The regular expression for the complement of the language $L=\{a^nb^m \mid n \geq 4, m \leq 3\}$ is:

  1. $(\lambda +a+aa+aaa)b^*+a^*bbbb^*+(a+b)^*ba(a+b)^*$
  2. $(\lambda +a+aa+aaa)b^*+a^*bbbbb^*+(a+b)^*ab(a+b)^*$
  3. $(\lambda +a+aa+aaa)+a^*bbbbb^*+(a+b)^*ab(a+b)^*$
  4. $(\lambda +a+aa+aaa)b^*+a^*bbbbb^*+(a+b)^*ba(a+b)^*$

3 Answers

Best answer
7 votes
7 votes

(1) using the term a*bbbb* it can accept a4b3 hence it is not complement

(2) Using (a+b)* ab (a+b)*  it can accept a4b3 hence it is not complement

(3) Using (a+b)* ab (a+b)*  it can accept a4b3 hence it is not complement

(4) (a+b)* ba (a+b)* cannot produce strings in a n b m  format and other two terms cannot produce any string a n b m such that n>=4 and m<=3. 

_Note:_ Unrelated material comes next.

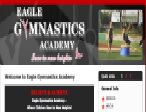 Eagle Gymnastics Academy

Hence I think 4 is the answer

Correct me if I am wrong

selected by
6 votes
6 votes
(D) is correct

as option (B) and (C) are eliminated easily because complement surely will contain term (a + b)*ba(a + b)*

[ From B and C, we can get $a^5b$ from (a+b)*ab(a+b)* part, that should not belong to complement of L]

so now to chose between A and D option will eliminate like this :
a*bbbbb*  -----> it contain atleast 4 b's so this is correct as compared to (A) option

[From A, we can get $a^5b^3$ from a*bbbb* part, that should not belong to complement of L]
0 votes
0 votes

Language L contain string aaaabbb. then complement of L never contain string aaaabbb.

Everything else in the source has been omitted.